Depuis le début du confinement, le télétravail est devenu la norme pour des millions de salariés et notamment la majorité des journalistes. Le 28 avril, devant l’Assemblée nationale, le Premier ministre a indiqué qu’à partir du 11 mai, date supposée du « déconfinement », « le télétravail doit être maintenu partout où c’est possible », au moins pendant la première phase, c’est-à-dire jusqu’au 2 juin. Mais plusieurs entreprises de presse ont déjà fait part à leurs salariés de leur intention de le maintenir parfois jusqu’en septembre, voire davantage.
Dans la plupart des entreprises de presse, ce télétravail a été mis en place dans l’urgence et imposé aux salariés afin d’éviter la propagation de l’épidémie en cours. L’article L.1222-11 du Code du travail prévoit ce recours forcé au télétravail en cas de risque d’épidémie. Il doit alors être considéré comme un aménagement du poste de travail nécessaire à la fois à la continuité de l’activité de l’entreprise mais également et surtout à la protection des salariés. Ainsi, le télétravail doit être perçu par l’employeur comme une mesure préventive.
A l’heure du « déconfinement », il est bon de rappeler que l’employeur, du fait de cette obligation de protection de la santé du salarié pourra difficilement refuser un maintien en télétravail lorsque les fonctions peuvent être exercées selon ces modalités, sauf à manquer à ses devoirs en matière de sécurité du salarié.
Reste à savoir si, au-delà de la protection réelle apportée au salarié face au risque de contamination, le télétravail lui apporte la même protection lorsqu’il s’agit de ses droits sociaux dans l’entreprise, de son temps de travail et des conditions dans lesquelles les journalistes exercent leur profession. Pour le SGJ-FO, il n’en est rien malheureusement et de nombreux salariés confrontés au télétravail y voient surtout une cause de charge de travail en augmentation, de fatigue et de mal être, d’horaires décousus, de journées à rallonge sans réelle compensation financière, et d’isolement.

=== Entrées fournies ===
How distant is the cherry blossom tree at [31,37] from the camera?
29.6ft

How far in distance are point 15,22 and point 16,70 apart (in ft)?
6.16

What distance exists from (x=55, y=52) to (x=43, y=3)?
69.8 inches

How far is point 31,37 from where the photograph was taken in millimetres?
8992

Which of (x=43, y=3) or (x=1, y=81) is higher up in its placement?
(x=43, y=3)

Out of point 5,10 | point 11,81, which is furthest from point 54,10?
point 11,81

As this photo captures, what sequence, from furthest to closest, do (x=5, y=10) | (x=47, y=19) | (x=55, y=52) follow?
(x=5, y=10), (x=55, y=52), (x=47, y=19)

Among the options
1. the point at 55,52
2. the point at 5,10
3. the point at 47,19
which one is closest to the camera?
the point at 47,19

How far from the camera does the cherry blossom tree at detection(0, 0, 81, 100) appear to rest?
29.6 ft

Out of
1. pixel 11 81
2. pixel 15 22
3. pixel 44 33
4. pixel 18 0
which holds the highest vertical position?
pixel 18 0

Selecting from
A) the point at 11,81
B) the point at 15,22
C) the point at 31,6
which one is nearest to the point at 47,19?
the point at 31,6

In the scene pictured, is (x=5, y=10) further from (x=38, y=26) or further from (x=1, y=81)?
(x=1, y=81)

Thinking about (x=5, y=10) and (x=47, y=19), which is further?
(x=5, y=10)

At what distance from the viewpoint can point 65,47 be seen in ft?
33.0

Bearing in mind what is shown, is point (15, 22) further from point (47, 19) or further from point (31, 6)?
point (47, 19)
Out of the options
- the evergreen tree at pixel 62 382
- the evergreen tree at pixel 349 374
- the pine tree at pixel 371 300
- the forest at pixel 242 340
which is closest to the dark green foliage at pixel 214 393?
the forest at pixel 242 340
---
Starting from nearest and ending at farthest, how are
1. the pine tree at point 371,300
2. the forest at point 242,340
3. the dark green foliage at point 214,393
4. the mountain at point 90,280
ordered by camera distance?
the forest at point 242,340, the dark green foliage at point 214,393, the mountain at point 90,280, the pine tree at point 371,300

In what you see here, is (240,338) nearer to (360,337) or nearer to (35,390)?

=== Énoncé 1 ===
D'après l'extrait sur le télétravail, jusqu'à quelle date s'étend la première phase évoquée par le Premier ministre ?
=== Énoncé 2 ===
Relevez, s'il vous plaît, chaque ligne des entrées qui contient la chaîne « further ».

=== Corrigé 1 ===
Jusqu'au 2 juin.

=== Corrigé 2 ===
In the scene pictured, is (x=5, y=10) further from (x=38, y=26) or further from (x=1, y=81)?
Thinking about (x=5, y=10) and (x=47, y=19), which is further?
Bearing in mind what is shown, is point (15, 22) further from point (47, 19) or further from point (31, 6)?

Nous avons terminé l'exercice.